■ **Aufgabenbeschreibung**: Kannst du den folgenden Reisebericht über Indien vollständig und Wort für Wort wiedergeben?

Nach fünf Wochen Indien, heißt es nun erst einmal wieder Abschied nehmen. Sicher nicht für immer, aber neue Pläne gibt es erst einmal nicht. Zuletzt war ich in 2019 im Land und wieder haben sich Dinge verändert oder sind mir aufgefallen.
Über den Straßen-Verkehr habe ich schon einiges geschrieben. Bengaluru hat hier ein massives Problem und daran wird auch die neue Metro nicht viel ändern. Vermutlich gehts nur über Zuteilung und Einschränkung des Individualverkehrs. Dann wird hier aber was los sein. Trotzdem ist es aber immer wieder erstaunlich, wie der Verkehr dann trotzdem funktioniert … wie ein Fischschwarm. Jeder hält 5 cm Abstand zum anderen und so kommt man dann doch irgendwann an. Obwohl sich niemand an Regeln hält … habe ich keinen Unfall gesehen, zumindest keinen der Aufsehen erregt oder einen Polizeieinsatz zur Folge hatte, denn das will man unbedingt vermeiden.
In einigen Dingen, ist uns Indien weit voraus.
Das Smartphone ist hier kaum mehr wegzudenken. Jeder hat eins, mit Internet. (Laut „brand eins“, Heft 01/24, 1,2 Mrd Menschen). Vom Büro-Heini bis zum Tuk-Tuk-Fahrer, denn das Gerät ist weniger Status-Symbol hier, sondern Arbeits-/Existenzgrundlage. An der Kreuzung nahe dem Hotel hockte den ganzen Tag eine Familie unter dem Dach einer Bushaltestelle. Mutter fummelt Rosen zu Sträußen zusammen, Vater verkauft die Blumen zwischen den stauenden Autos und das Kleinkind hockt im Dreck, atmet den Mief der Autos ein und daddelt auf dem Handy. Und das ausgesprochen günstig. Meine indische SIM lässt sich aufladen, 28 Tage, 1,5 GB pro Tag, nur 2,65 EUR in total. Wir sind knapp 2.000 Kilometer durch die Bundesstaaten Karnataka, Tamil Nadu und Kerala gefahren. Viele Kuriositäten sind mir dabei begegnet, ein Funkloch allerdings habe ich nicht bemerkt.

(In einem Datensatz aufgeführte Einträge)

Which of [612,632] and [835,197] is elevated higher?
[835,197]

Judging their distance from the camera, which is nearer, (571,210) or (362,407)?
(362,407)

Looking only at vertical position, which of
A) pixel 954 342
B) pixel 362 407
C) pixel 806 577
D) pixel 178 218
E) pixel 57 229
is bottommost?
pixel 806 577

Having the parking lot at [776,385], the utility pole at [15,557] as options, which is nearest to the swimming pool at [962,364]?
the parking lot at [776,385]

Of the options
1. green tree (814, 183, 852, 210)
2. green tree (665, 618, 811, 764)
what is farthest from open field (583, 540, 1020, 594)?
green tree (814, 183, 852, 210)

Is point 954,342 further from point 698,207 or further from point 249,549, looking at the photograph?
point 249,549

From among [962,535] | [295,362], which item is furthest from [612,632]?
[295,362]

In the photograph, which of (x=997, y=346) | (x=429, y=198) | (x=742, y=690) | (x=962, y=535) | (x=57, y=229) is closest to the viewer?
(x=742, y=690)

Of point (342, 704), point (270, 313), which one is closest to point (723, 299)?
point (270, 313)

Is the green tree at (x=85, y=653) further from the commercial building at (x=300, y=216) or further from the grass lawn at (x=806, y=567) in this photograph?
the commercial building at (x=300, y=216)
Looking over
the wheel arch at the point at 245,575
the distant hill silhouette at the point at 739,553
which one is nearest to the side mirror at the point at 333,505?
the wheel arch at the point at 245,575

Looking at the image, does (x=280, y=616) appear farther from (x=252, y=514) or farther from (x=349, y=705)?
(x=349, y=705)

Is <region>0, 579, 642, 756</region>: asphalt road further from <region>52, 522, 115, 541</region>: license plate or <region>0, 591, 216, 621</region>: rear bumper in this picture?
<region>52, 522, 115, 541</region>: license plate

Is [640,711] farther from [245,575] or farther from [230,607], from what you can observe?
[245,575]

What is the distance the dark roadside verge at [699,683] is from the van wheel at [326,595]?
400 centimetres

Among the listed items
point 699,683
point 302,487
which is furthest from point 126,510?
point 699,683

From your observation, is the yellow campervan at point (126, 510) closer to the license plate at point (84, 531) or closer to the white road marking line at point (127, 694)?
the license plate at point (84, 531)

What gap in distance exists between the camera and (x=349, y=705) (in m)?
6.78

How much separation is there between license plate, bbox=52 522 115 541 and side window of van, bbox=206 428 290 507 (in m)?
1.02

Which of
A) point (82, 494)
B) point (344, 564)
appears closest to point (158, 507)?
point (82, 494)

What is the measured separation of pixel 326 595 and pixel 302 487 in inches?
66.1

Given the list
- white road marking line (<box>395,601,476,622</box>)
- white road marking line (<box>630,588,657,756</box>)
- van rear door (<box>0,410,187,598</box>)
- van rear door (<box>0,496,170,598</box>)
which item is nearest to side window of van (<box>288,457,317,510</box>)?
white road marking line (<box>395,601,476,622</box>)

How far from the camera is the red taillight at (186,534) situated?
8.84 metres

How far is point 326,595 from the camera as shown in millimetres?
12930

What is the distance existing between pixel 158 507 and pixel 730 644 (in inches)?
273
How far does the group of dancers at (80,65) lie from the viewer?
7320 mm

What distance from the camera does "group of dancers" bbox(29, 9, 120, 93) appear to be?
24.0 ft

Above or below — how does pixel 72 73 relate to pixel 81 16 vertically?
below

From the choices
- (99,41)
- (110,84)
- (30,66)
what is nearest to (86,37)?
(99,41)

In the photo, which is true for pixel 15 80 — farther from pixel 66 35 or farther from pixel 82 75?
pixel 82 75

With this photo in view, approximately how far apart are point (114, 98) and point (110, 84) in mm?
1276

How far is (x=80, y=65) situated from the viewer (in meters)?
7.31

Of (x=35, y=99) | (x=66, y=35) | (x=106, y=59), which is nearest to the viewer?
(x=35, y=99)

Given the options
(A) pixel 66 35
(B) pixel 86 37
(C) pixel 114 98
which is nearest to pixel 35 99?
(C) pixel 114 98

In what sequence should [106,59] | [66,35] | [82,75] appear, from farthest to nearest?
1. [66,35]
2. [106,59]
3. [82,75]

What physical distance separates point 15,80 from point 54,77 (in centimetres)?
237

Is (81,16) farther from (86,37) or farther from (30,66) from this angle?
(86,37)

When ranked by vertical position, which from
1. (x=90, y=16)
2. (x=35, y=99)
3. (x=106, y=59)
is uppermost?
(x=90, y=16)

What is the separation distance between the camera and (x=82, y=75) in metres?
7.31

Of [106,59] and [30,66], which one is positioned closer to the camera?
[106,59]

...

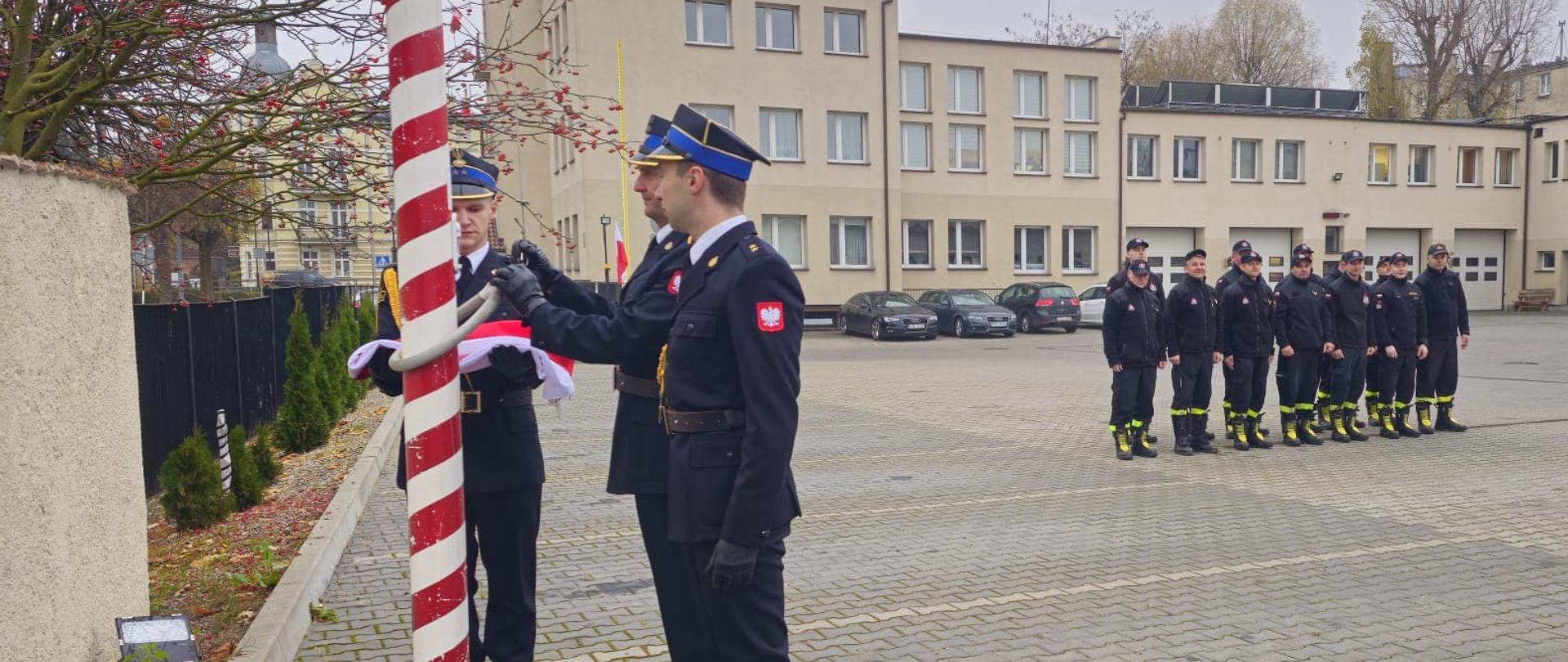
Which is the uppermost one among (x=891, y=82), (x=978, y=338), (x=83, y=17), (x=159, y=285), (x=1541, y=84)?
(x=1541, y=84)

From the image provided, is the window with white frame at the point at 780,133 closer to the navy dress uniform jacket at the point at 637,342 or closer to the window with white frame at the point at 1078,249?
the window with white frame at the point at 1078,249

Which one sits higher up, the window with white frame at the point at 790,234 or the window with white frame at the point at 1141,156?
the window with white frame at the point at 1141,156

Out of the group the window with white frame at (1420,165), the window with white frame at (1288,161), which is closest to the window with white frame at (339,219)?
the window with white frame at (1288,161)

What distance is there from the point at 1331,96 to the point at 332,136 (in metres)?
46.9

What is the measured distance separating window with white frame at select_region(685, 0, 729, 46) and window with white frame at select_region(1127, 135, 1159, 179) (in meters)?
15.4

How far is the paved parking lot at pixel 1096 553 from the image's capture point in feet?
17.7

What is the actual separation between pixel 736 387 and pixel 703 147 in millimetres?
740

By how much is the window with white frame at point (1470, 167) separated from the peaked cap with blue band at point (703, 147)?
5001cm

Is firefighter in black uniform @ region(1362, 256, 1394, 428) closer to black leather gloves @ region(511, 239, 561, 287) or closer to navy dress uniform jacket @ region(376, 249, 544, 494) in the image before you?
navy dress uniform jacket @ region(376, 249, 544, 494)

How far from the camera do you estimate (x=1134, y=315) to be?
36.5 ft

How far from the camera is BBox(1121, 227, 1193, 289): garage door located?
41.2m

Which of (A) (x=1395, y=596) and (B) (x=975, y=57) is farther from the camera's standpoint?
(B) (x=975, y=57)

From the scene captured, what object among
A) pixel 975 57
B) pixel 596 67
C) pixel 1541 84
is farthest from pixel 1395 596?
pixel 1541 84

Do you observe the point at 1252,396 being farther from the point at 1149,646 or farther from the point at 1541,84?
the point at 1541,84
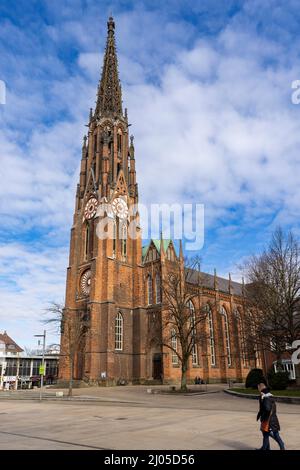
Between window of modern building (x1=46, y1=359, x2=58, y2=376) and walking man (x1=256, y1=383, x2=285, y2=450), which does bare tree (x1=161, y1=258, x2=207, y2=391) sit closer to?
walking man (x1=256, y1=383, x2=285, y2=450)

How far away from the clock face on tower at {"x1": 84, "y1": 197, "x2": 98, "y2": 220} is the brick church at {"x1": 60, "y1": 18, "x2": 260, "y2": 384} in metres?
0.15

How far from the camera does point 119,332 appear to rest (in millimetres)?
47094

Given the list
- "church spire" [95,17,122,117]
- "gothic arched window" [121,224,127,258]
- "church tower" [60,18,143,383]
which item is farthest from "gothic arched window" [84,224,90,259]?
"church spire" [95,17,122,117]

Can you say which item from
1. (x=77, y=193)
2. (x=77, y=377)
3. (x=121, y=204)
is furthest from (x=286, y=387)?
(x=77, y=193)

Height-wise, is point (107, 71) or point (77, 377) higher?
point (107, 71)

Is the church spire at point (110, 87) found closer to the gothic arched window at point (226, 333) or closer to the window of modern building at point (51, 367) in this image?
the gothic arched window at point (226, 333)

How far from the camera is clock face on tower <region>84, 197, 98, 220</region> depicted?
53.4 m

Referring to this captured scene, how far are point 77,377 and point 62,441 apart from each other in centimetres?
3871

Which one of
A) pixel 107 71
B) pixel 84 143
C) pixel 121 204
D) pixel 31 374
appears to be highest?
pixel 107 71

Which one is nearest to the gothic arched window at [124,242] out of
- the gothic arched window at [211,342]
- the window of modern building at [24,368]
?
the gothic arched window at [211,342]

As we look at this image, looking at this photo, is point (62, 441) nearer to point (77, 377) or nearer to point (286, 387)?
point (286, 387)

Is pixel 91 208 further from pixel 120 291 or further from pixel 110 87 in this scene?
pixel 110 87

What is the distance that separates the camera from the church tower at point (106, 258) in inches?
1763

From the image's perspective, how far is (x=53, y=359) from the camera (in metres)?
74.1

■ **Ergebnis**:
Nach fünf Wochen Indien, heißt es nun erst einmal wieder Abschied nehmen. Sicher nicht für immer, aber neue Pläne gibt es erst einmal nicht. Zuletzt war ich in 2019 im Land und wieder haben sich Dinge verändert oder sind mir aufgefallen.
Über den Straßen-Verkehr habe ich schon einiges geschrieben. Bengaluru hat hier ein massives Problem und daran wird auch die neue Metro nicht viel ändern. Vermutlich gehts nur über Zuteilung und Einschränkung des Individualverkehrs. Dann wird hier aber was los sein. Trotzdem ist es aber immer wieder erstaunlich, wie der Verkehr dann trotzdem funktioniert … wie ein Fischschwarm. Jeder hält 5 cm Abstand zum anderen und so kommt man dann doch irgendwann an. Obwohl sich niemand an Regeln hält … habe ich keinen Unfall gesehen, zumindest keinen der Aufsehen erregt oder einen Polizeieinsatz zur Folge hatte, denn das will man unbedingt vermeiden.
In einigen Dingen, ist uns Indien weit voraus.
Das Smartphone ist hier kaum mehr wegzudenken. Jeder hat eins, mit Internet. (Laut „brand eins“, Heft 01/24, 1,2 Mrd Menschen). Vom Büro-Heini bis zum Tuk-Tuk-Fahrer, denn das Gerät ist weniger Status-Symbol hier, sondern Arbeits-/Existenzgrundlage. An der Kreuzung nahe dem Hotel hockte den ganzen Tag eine Familie unter dem Dach einer Bushaltestelle. Mutter fummelt Rosen zu Sträußen zusammen, Vater verkauft die Blumen zwischen den stauenden Autos und das Kleinkind hockt im Dreck, atmet den Mief der Autos ein und daddelt auf dem Handy. Und das ausgesprochen günstig. Meine indische SIM lässt sich aufladen, 28 Tage, 1,5 GB pro Tag, nur 2,65 EUR in total. Wir sind knapp 2.000 Kilometer durch die Bundesstaaten Karnataka, Tamil Nadu und Kerala gefahren. Viele Kuriositäten sind mir dabei begegnet, ein Funkloch allerdings habe ich nicht bemerkt.